[Stored items from a collection]
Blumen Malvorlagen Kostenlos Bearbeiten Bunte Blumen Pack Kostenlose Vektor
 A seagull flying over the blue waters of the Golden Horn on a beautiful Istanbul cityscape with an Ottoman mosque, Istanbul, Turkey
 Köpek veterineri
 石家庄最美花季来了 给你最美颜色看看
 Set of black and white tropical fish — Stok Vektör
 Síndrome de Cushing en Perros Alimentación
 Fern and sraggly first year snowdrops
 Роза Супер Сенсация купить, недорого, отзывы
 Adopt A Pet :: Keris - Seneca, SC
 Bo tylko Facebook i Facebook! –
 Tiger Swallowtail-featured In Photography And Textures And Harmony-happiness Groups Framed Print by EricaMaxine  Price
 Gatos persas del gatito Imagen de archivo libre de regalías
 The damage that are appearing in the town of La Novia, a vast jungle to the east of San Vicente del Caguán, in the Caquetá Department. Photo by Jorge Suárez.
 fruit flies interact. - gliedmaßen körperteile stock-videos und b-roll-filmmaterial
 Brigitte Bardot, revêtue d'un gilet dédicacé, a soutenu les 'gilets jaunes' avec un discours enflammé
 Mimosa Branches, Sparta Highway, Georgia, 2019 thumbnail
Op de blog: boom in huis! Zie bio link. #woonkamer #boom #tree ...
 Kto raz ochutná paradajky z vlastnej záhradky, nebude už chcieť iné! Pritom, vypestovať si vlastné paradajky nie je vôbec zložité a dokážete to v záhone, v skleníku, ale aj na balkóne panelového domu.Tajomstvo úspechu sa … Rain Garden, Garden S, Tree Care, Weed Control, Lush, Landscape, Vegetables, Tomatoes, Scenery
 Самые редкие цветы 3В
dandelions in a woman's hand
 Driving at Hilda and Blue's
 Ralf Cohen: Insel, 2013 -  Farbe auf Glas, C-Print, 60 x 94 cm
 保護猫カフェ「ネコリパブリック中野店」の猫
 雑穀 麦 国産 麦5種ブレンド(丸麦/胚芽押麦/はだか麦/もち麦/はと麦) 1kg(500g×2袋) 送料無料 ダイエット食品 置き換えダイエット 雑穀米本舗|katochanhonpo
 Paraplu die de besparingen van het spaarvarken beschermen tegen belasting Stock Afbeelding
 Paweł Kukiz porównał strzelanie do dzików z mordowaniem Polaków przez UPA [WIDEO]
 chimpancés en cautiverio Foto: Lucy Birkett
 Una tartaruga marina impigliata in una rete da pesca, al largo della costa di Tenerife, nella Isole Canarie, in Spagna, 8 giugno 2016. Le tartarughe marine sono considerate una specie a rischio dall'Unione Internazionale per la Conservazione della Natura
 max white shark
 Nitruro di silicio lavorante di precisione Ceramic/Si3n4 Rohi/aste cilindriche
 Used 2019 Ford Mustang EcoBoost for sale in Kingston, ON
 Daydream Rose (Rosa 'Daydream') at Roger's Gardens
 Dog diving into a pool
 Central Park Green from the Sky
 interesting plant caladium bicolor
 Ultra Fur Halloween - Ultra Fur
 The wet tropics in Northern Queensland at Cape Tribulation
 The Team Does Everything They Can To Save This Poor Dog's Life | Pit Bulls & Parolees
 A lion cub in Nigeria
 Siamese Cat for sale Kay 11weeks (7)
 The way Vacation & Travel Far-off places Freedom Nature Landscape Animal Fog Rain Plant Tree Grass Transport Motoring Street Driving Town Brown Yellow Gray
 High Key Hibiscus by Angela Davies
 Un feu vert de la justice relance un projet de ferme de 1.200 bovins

What the task requires >> In the data above, retype exactly and only the lines between the one holding "Paweł Kukiz porównał" and the one holding "Siamese Cat for sale Kay 11weeks (7)", inclusive.

Response >>
 Paweł Kukiz porównał strzelanie do dzików z mordowaniem Polaków przez UPA [WIDEO]
 chimpancés en cautiverio Foto: Lucy Birkett
 Una tartaruga marina impigliata in una rete da pesca, al largo della costa di Tenerife, nella Isole Canarie, in Spagna, 8 giugno 2016. Le tartarughe marine sono considerate una specie a rischio dall'Unione Internazionale per la Conservazione della Natura
 max white shark
 Nitruro di silicio lavorante di precisione Ceramic/Si3n4 Rohi/aste cilindriche
 Used 2019 Ford Mustang EcoBoost for sale in Kingston, ON
 Daydream Rose (Rosa 'Daydream') at Roger's Gardens
 Dog diving into a pool
 Central Park Green from the Sky
 interesting plant caladium bicolor
 Ultra Fur Halloween - Ultra Fur
 The wet tropics in Northern Queensland at Cape Tribulation
 The Team Does Everything They Can To Save This Poor Dog's Life | Pit Bulls & Parolees
 A lion cub in Nigeria
 Siamese Cat for sale Kay 11weeks (7)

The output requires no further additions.